Eden Bell and Caitlin Mary Margarett earned the Harry and Rita Guillaume Award. Mackenzie Miller and Craig Johnson earned the Dr. Jeffrey Funderburk and Dr. Deedee Heistad Purchase Award. Heidi Schmidt earned the Harry K. Watts Scholarship Foundation for Graphic Design Students.

Abby Krei earned the UNI Office of Vice President and Provost Purchase Award. Sean Berg earned the UNI College of Humanities, Arts, and Sciences Merit Award. Rylie Lawrence earned the UNI Public Art Incubator Award. Melodie Anstey earned the College Hill Arts Festival Merit Award. The Raymond Performance Award went to Nicholas Blake, Anastasia Chloe, Taylor Hansen and Shannon Williams.

There were also Merit Awards given to Hanna Seggerman, Jonathan Etringer and a group of art students involved in a fifteen-minute video performance. The students involved were Anastasia Chloe, Dylan Eigenberger, Shannon Liza Williams, Michelle Patrilla, Marcelina Weaver and Taylor Hansen.

Students React:

“I was excited! I mean, nobody ever expects that they are going to win,” Hansen said. “It took us all semester to plan and film, so it took lots of different people’s expertise. I did a lot of the editing, and other people did the planning and other elements of the project. It’s cool to see it all come together, and collaboratively we decided to put it into the Juried Student Art Exhibition.”

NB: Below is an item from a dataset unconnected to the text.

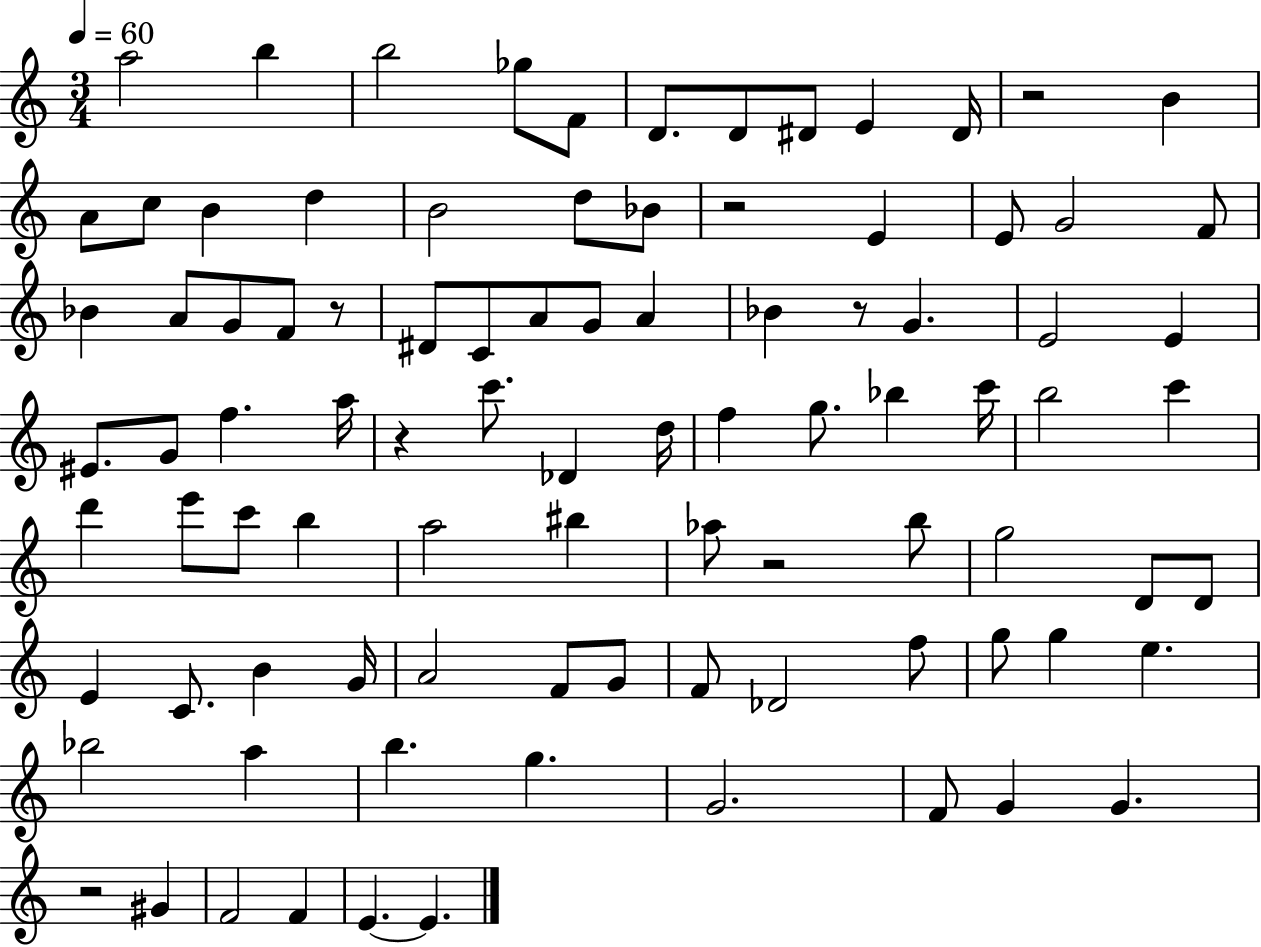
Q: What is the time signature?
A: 3/4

Darrell Taylor, the Director of the UNI Gallery of Art, talked about this year’s exhibition and its juror.

“Each year is a different juror, and every juror has their own particular interests and concerns that they bring to the job of being a juror. The juror that we had last year was looking at a completely different body of artwork than Currie was looking at,” Taylor said. “Currie’s particular concerns were students who were creating artwork that had some kind of political or social commentary.”

As for the students who were involved in the exhibition, Taylor says that the recognition and awards received will help them with finding a career later in life.

“In most cases, this is the very first professional show that any of these artists have been a part of, and very possibly the first award they have received in a professional setting,” Taylor said. “So, this exhibition, plus any awards that any of these students have received, are going to find their way onto resumes when they go forward onto graduate school or into their professions.”

The Juried Student Art Exhibition will be open to the public through Saturday, April 14, in the Kamerick Art Building Gallery.